Article 1, Section 20 of the Louisiana Constitution of 1974 prohibits the imposition of excessive punishment. The sentencing guidelines of LSA-C.Cr.P. Art. 894.1provide the criteria to consider in determining whether a sentence is excessive. State v. Sepulvado, 367 So.2d 762 (La.1979); State v. Tully, 430 So.2d 124 (La.App. 2d Cir.1983). The purpose of Art. 894.1is to adapt the sentence to the offender as well as to the offense so that the sentence imposed by the court is individualized. State v. Jackson, 360 So.2d 842 (La.1978); State v. McCutchen, 459 So.2d 162 (La.App. 2d Cir.1984). While the trial court need not articulate every aggravating and mitigating circumstance outlined in Art. 894.1in imposing sentence, the record must reflect that the trial court complied with the mandatory requirements of Art. 894.1 by adequately considering these guildeines in particularizing the sentence to the defendant. State v. Soco, 441 So.2d 719 (La.1983); State v. Eason, 460 So.2d 1139 (La.App. 2d Cir.1984). The important elements which must be considered are the defendant’s personal history, (age, family ties, marital status, health, employment record), prior criminal record or absence thereof, seriousness of the particular offense and likelihood of recidivism or rehabilitation. State v. Soco, supra; State v. Trahan, 412 So.2d 1294 (La.1982); State v. Jackson, supra; State v. McGhee, 469 So.2d 1051 (La.App. 2d Cir.1985).

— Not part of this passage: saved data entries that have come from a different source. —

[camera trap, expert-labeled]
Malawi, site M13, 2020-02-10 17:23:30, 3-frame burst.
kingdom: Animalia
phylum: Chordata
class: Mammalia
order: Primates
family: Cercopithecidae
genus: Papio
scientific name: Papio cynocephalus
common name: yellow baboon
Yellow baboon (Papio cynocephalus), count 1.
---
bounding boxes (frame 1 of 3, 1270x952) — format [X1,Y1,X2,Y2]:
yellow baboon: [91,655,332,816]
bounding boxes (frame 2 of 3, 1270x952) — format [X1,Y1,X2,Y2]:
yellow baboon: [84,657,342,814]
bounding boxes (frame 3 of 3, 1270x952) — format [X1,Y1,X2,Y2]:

In the present case, the trial court did not articulate any reason for sentence under Art. 894.1. The trial court’s articulation of reasons in imposing sentence as required by Art. 894.1, is an important aid to this court in reviewing an allegedly excessive sentence. State v. Davis, 449 So.2d 452 (La.1984); State v. Telsee, 425 So.2d 1251 (La.1983); State v. Sepulvado, supra. Imposition of identical sentences for code-fendants without articulation of individual considerations does not comply with Art. 894.1. State v. Little, 377 So.2d 332 (La.1979). The presentence investigation report in the record reveals that defendant has no prior criminal record. Her involvement in the crime does not appear to be as extensive as that of her codefendant, Charles Carroll, who apparently instigated the offense and who had a prior felony conviction. See and compare State v. Carroll, 476 So.2d 450 (La.App. 2d Cir.1985), decided this day, in which this court affirmed Carroll’s one year sentence which was supported by articulated reasons. It is therefore necessary to vacate the sentence imposed and remand this case to the trial court for resentencing with articulation of the reasons for sentence under Art. 894.1.

DECREE

For the reasons assigned herein, the sentence imposed is vacated and this case is [453]*453remanded to the trial court for resentenc-ing.

REMANDED.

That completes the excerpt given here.